*** Block opens ***
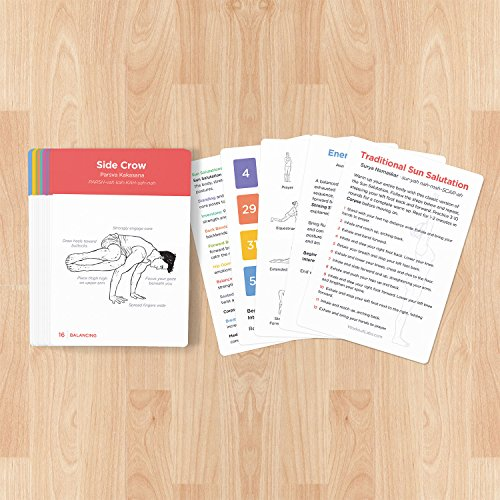 YOGA CARDS II: Intermediate – Premium Visual Study, Class Sequencing & Practice Guide with Sanskrit Asana Names Vol. 2 by WorkoutLabs (Plastic flash cards deck)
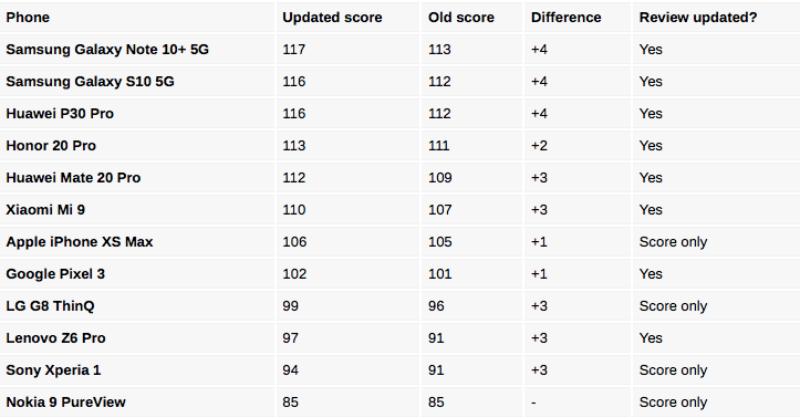 Updated scores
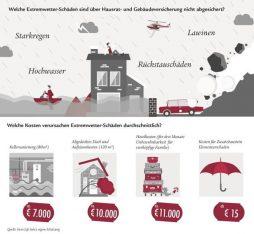 Infografik Extremwetter Schäden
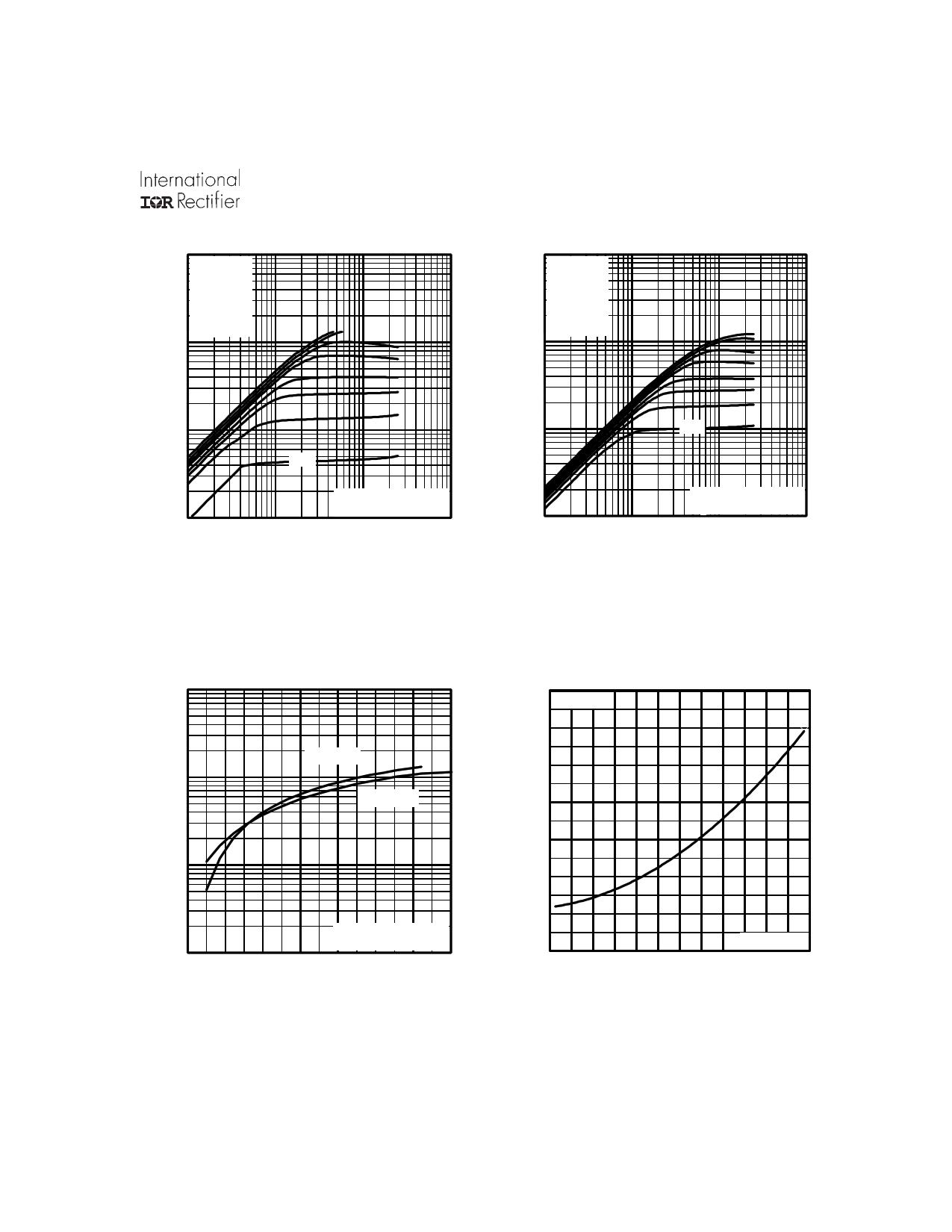 IRFZ34VLPBF pdf, ピン配列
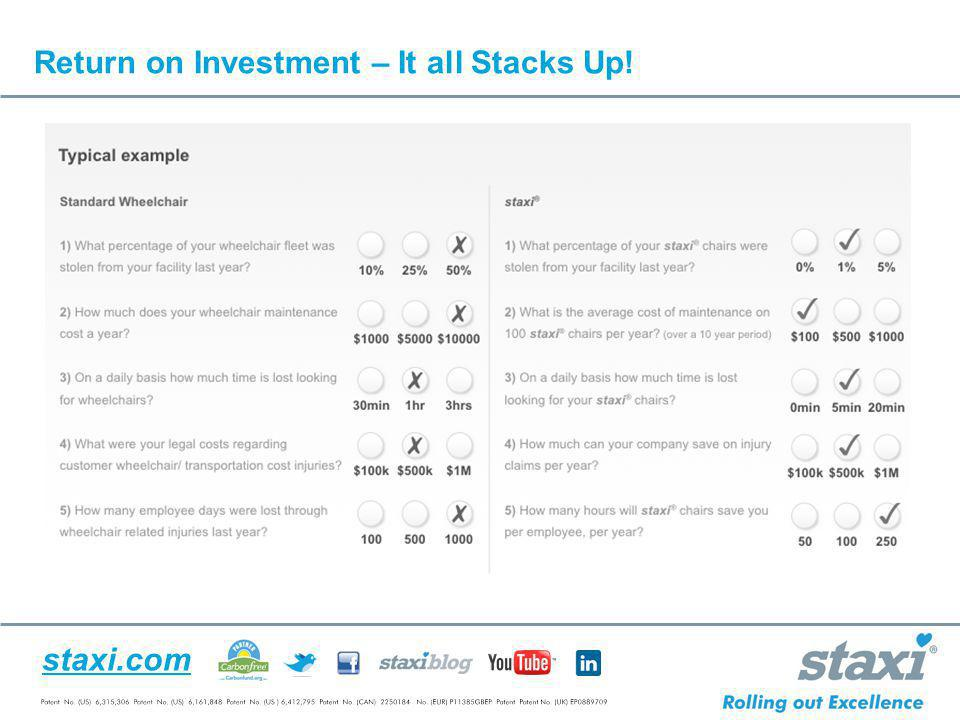 Return on Investment – It all Stacks Up!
*** Block closes ***
ACTION ITEM: Except for the pictures, set down all of the records exactly as they are.

ANSWER TO THIS PROBLEM:
 YOGA CARDS II: Intermediate – Premium Visual Study, Class Sequencing & Practice Guide with Sanskrit Asana Names Vol. 2 by WorkoutLabs (Plastic flash cards deck)
 Updated scores
 Infografik Extremwetter Schäden
 IRFZ34VLPBF pdf, ピン配列
 Return on Investment – It all Stacks Up!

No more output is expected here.